# PROVIDED RECORDS:
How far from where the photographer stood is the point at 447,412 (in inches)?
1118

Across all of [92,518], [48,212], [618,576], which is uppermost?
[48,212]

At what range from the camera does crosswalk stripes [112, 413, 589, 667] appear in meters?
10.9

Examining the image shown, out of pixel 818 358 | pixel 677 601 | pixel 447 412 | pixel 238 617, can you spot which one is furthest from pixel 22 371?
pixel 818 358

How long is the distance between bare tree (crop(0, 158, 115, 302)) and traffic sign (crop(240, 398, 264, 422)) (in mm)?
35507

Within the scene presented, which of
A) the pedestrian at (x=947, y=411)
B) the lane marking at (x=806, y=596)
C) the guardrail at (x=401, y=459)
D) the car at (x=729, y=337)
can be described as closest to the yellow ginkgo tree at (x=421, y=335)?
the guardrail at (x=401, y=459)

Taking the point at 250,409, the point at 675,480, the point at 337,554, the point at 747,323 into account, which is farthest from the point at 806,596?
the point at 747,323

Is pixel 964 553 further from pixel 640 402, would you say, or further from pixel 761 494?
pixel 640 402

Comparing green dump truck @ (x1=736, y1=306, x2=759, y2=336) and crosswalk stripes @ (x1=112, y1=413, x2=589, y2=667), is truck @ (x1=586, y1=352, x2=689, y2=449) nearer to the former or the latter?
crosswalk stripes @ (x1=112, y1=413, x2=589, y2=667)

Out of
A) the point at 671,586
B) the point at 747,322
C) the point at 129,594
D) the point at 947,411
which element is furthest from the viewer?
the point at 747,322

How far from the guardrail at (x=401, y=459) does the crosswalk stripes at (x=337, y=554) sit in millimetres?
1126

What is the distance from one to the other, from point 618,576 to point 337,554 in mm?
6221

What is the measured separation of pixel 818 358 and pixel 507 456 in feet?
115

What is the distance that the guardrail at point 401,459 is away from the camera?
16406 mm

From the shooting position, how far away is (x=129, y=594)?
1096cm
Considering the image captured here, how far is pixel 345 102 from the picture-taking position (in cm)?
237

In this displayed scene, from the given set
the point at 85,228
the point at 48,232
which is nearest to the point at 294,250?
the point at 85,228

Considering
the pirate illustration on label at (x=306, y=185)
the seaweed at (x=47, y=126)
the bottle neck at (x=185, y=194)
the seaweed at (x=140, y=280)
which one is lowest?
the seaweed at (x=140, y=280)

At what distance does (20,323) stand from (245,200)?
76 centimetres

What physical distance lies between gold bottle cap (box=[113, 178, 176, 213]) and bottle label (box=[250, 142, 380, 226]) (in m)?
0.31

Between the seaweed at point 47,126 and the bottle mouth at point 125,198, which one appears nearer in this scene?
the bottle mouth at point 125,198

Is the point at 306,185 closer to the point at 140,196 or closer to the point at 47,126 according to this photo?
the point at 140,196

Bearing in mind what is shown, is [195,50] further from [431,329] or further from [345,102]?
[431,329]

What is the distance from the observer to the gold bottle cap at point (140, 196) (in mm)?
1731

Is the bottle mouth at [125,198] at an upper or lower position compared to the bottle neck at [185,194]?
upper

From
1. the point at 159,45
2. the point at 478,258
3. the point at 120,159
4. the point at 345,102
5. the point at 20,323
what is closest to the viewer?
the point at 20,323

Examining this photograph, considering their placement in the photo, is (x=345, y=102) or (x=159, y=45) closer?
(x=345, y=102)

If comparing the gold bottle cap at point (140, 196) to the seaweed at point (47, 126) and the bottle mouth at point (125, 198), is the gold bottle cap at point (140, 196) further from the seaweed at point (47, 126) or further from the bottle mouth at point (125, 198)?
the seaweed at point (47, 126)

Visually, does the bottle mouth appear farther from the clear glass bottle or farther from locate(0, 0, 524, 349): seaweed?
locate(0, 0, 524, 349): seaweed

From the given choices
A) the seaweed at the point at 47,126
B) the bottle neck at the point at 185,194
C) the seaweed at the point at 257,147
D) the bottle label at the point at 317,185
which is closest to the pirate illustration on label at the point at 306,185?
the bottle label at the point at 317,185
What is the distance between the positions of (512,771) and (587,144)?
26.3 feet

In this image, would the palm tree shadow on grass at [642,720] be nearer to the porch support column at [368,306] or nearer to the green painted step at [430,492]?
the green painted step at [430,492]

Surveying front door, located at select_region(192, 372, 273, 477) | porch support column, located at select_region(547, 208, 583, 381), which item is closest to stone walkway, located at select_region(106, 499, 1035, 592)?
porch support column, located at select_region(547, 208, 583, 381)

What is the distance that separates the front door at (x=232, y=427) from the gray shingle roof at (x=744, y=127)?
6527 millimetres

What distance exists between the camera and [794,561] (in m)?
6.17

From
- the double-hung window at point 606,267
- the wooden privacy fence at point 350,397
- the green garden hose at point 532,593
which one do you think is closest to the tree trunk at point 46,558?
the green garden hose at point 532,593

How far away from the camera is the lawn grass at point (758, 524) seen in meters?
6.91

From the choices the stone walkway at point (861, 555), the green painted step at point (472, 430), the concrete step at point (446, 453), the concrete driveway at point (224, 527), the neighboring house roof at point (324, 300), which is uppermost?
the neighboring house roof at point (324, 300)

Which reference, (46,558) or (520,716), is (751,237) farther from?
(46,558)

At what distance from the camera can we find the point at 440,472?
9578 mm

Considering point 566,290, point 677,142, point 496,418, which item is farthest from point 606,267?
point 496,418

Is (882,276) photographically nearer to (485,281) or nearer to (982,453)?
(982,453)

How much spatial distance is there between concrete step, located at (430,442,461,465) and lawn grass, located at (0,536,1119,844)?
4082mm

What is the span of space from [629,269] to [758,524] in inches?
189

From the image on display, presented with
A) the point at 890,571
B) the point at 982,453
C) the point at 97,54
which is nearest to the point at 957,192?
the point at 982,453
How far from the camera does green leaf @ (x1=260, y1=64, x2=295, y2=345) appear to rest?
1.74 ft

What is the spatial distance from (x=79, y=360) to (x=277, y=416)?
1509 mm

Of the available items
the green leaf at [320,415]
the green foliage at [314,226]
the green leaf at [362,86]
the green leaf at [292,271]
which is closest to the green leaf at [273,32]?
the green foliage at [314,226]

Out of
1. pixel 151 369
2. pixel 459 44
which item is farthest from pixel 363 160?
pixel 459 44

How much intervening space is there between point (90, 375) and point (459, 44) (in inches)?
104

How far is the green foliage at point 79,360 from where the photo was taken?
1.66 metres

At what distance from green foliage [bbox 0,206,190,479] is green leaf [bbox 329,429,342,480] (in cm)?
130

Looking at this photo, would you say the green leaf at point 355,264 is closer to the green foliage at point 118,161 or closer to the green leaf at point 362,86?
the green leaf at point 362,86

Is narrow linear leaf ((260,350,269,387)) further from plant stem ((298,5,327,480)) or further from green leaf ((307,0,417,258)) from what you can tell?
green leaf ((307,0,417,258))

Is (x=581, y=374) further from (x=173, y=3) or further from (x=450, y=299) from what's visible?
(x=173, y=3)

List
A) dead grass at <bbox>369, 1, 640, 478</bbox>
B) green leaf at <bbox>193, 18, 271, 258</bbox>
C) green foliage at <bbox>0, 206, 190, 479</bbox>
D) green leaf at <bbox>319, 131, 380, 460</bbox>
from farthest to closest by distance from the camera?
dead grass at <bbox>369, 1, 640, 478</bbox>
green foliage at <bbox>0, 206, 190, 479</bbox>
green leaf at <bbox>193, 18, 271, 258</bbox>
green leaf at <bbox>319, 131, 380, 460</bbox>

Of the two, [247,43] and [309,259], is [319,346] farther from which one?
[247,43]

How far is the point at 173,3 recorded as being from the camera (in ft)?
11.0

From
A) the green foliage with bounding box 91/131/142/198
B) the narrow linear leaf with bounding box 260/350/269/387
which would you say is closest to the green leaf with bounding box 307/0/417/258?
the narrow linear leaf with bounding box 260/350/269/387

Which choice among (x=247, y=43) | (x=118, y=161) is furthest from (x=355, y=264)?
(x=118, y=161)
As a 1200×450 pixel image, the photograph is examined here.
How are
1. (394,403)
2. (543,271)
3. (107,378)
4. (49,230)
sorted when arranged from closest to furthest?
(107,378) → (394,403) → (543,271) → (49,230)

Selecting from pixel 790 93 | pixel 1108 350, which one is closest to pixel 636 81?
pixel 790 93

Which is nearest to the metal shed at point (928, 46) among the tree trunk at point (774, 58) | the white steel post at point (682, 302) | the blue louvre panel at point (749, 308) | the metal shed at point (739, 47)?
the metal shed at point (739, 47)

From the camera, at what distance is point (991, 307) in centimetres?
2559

# WORK TO BE COMPLETED:
Repeat, character for character, the lines from the one that holds "Of the two, [247,43]" to the final line of the material, inclusive, and no other lines.

# SOLUTION TO THIS EXERCISE:
Of the two, [247,43] and [309,259], is [319,346] farther from which one?
[247,43]

How far is the point at 173,3 recorded as being from the camera (in ft)?
11.0

From
A) the green foliage with bounding box 91/131/142/198
B) the narrow linear leaf with bounding box 260/350/269/387
which would you say is closest to the green leaf with bounding box 307/0/417/258?
the narrow linear leaf with bounding box 260/350/269/387

Which choice among (x=247, y=43) | (x=118, y=161) is furthest from (x=355, y=264)?
(x=118, y=161)
As a 1200×450 pixel image, the photograph is examined here.
How are
1. (394,403)
2. (543,271)
3. (107,378)
4. (49,230)
sorted when arranged from closest to furthest?
(107,378) → (394,403) → (543,271) → (49,230)

Selecting from pixel 790 93 | pixel 1108 350, which one is closest to pixel 636 81?
pixel 790 93

Which is nearest to the metal shed at point (928, 46) among the tree trunk at point (774, 58) | the white steel post at point (682, 302) | the blue louvre panel at point (749, 308) | the metal shed at point (739, 47)?
the metal shed at point (739, 47)

From the camera, at what distance is point (991, 307) in centimetres?
2559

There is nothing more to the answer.